With the beginning of August, the season’s greatest arrival of sea turtles to the Puerto Vallarta coast begins, with the expectation of 3,000 turtle nests being registered this year.
The number of turtle arrivals fluctuates year to year, and their presence on the Vallarta coast is of the utmost importance, and it demands care and constant work from civil society, organizations, and government.
Biologist Helios Hernández Hurtado, deputy director of Environment of the municipal government, said that once August arrives, the presence of turtles spawning on the coast is more constant, to the extent that up to 70 or 80 nests can be registered in one night, which requires a larger mobilization of the personnel under his charge, as well as coordination with the turtle centers in the area.

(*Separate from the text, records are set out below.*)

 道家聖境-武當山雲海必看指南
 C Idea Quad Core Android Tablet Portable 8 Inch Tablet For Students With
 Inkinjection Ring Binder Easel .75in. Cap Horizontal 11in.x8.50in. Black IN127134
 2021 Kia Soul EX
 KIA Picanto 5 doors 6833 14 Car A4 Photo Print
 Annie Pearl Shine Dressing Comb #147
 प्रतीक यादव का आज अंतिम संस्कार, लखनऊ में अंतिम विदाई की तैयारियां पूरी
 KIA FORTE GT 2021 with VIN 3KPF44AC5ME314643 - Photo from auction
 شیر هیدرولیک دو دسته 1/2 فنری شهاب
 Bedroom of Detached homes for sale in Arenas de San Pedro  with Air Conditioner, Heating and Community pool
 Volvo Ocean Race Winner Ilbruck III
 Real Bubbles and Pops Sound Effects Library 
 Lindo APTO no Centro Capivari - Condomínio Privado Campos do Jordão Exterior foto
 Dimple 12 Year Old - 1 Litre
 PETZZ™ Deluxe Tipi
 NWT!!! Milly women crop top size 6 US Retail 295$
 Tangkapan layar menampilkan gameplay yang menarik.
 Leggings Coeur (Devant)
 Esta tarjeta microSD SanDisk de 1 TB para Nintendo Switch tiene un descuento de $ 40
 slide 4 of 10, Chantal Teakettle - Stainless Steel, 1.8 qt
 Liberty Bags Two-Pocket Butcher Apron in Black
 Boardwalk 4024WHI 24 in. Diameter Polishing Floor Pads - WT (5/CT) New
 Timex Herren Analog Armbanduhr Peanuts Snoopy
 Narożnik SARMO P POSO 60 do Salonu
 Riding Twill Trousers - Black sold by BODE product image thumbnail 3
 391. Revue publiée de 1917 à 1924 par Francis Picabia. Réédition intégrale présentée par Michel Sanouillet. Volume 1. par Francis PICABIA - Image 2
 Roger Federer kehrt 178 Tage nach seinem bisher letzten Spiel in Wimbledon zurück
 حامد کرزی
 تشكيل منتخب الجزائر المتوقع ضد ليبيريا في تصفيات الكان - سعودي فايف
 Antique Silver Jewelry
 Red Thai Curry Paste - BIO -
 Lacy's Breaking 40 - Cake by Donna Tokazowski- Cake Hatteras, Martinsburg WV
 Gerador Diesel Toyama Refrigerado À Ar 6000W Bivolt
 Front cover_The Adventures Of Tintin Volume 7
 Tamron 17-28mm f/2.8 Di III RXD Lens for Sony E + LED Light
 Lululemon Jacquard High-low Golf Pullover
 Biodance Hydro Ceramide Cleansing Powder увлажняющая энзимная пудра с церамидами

Because the coastline of Puerto Vallarta is almost entirely a tourist area, when the turtle arrives and spawns, it is necessary to recover the eggs almost immediately, so that natural predators or the presence of humans, don’t destroy the nest.
When locating a turtle spawning, 911 should be called immediately so that trained personnel can be dispatched to collect the nest and be able to transfer it to the turtle centers for protection.
Hernández Hurtado said that on average, 100 eggs are collected for each nest, of which around 85 percent (sometimes a little more), hatch (the turtles are born). Each year around 230,000 turtles manage to be born and of this number a little less reach the sea.
The number of turtles that reach adulthood is negligibly lower. One in a thousand according to statistics. The spawning season began in June and ends in December (sometimes lasting until January), but the bulk of turtles spawning is recorded between August and September.
This year, Puerto Vallarta was named the national capital of the turtle by hosting the annual turtle meeting, which was held for the first time outside the Sea of Cortez area.